En effet, Square Enix a mis en place des limites empêchant d'effectuer plus de dix quêtes journalières.  Il faut donc se tourner vers le farming pour passer le temps et faire progresser son personnage. Les seules actions susceptibles de prendre du temps sont les déplacements dans des environnements souvent vides ou encore le grinding. Pour l’heure, il existe seulement de types de locomotion : la marche à pieds et les téléporteurs très onéreux.

Marcher est une activité peut-être pénible à force, mais elle met grandement en avant le moteur graphique du jeu qui est franchement impressionnant. Mention spéciale aux effets spéciaux et à la gestion de la lumière. Réalisée par le maitre Nobuo Uematsu, la bande sonore est à l’image du titre, captivante durant les premières heures et redondante avec le temps.

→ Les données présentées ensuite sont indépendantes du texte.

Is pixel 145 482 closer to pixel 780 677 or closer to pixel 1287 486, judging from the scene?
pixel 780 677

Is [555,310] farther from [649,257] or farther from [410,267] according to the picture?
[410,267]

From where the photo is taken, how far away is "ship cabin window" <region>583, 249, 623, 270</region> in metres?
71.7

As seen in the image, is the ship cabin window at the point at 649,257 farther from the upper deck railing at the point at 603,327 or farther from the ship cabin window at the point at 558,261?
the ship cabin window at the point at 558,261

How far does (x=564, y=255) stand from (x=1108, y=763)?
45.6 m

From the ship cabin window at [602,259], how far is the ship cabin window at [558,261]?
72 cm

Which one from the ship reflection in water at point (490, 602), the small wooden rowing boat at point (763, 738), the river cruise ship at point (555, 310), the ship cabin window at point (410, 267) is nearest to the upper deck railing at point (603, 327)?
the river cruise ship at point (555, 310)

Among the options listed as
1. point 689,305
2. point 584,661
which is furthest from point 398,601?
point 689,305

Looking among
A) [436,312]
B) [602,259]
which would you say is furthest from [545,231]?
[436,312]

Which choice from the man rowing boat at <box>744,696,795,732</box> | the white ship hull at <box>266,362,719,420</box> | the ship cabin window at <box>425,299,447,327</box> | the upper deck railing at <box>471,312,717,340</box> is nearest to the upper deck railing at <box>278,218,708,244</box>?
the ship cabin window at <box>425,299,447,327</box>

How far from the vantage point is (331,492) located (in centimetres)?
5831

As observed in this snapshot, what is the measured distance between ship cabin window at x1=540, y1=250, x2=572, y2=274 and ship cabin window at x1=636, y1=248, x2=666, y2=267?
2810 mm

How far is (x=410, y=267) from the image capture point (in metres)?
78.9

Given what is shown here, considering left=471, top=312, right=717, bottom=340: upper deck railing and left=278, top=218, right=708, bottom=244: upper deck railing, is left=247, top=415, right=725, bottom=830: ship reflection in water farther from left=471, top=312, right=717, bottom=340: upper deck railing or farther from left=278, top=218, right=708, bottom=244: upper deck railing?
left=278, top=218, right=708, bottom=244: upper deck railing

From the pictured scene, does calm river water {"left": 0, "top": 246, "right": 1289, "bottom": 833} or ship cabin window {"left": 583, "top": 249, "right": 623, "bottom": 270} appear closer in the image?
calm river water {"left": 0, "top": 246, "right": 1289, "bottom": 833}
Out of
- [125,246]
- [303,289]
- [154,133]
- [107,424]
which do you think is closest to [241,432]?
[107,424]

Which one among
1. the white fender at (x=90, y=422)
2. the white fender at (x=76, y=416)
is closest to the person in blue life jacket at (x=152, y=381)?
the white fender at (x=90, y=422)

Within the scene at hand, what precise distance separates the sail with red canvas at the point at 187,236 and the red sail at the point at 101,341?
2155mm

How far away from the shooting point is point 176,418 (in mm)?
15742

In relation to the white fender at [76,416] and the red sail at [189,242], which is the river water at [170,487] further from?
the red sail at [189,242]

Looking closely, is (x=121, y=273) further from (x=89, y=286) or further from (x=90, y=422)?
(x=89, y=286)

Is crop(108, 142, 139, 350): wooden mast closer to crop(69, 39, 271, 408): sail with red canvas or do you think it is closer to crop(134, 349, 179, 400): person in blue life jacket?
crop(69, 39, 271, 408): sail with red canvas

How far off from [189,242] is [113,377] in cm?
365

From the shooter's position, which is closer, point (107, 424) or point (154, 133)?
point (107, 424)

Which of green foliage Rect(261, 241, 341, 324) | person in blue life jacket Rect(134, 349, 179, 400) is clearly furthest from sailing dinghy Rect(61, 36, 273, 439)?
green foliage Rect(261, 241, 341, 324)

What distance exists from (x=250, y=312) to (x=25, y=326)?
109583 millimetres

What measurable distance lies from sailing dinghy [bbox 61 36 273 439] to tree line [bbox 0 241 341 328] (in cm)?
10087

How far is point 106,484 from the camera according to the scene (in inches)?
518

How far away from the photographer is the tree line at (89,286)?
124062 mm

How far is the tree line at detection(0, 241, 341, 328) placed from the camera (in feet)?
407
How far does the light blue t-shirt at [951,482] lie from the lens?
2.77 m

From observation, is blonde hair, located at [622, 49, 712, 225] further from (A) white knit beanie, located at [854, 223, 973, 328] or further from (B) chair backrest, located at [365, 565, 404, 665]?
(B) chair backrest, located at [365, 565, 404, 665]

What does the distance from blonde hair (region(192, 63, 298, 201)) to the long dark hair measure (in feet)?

Les responsables se sont concentrés sur la trame scénaristique, une concentration qui a porté préjudicie au concept en général. Celui-ci manque de profondeur et d’accessibilité, les joueurs réguliers auront vite fait le tour du jeu et du scénario composé sans surprises de belles cinématiques et de doublages vocaux. Un triste gâchis.

Configuration de test :

  • Asus Rampage II Extreme
  • INTEL Core i7 920 (2.66Ghz)
  • 4Go DDR3-1600
  • nVidia GeForce 280GTX
  • Samsung SyncMaster T240MD


+ Les plus
  • L'univers
  • La bande sonore
  • Le moteur graphique
  • Le système de classes
- Les moins
  • Répétitif à force
  • L'économie indigne
  • Le manque de repères
  • L'interface peu pratique

Notes

  • Graphisme Les MMORPG ont la dure réputation de posséder des graphismes médiocres voire basiques à souhait. Final Fanatsy XIV est une exception, il est doté un puissant moteur graphique étonnement bien exploité par les artistes de la firme nippone. Une beauté qui a toutefois un prix : un micro-ordinateur haut de gamme. Les décors manquent malheureusement de vie et paraissent souvent issus d'un copier-coller.
    7/10
  • Bande son Le travail de Nobuo Uematsu met parfaitement en valeur les environnements, des tons très caractéristiques d’un Final Fantasy. Les combats jouissent d’un bon travail de fond, bruitages et doublages sont de qualité.
    7/10
  • Jouabilité Nous avons là le point faible du jeu qui présente des contrôles et des menus peu clairs. La grande majorité des MMORPG sont plus simples et surtout modulaires. Il manque surtout de tutoriaux complets.
    4/10
  • Durée de vie Pour l’heure, le concept présente une durée de vie franchement limitée. Le scénario permettra aux nouveaux venus de passer une trentaine d’heures de jeu, mais l’ensemble manque d’autres arguments pour permettre d’augmenter significativement ce chiffre.
    6/10
  • Scénario Square Enix ayant fait du scénario une priorité, ce dernier se montre sans surprise intéressant et captivant, mais trop court. Il justifie relativement bien les différentes quêtes qui nous sont assignées et c’est déjà ça.
    7/10
  • Note générale Posséder la mention Final Fantasy n’est pas la garantie d’obtenir un jeu satisfaisant et intéressant à la fois. En voulant trop s’étendre dans le monde du jeu vidéo, Square Enix a fini par négliger sa saga historique et nous concocter deux jeux next-gen décevants. A l’instar de Final Fantasy XIII, le titre manque de profondeur et se montre trop basique vis-à-vis d’une concurrence plus sérieuse et déterminée que jamais.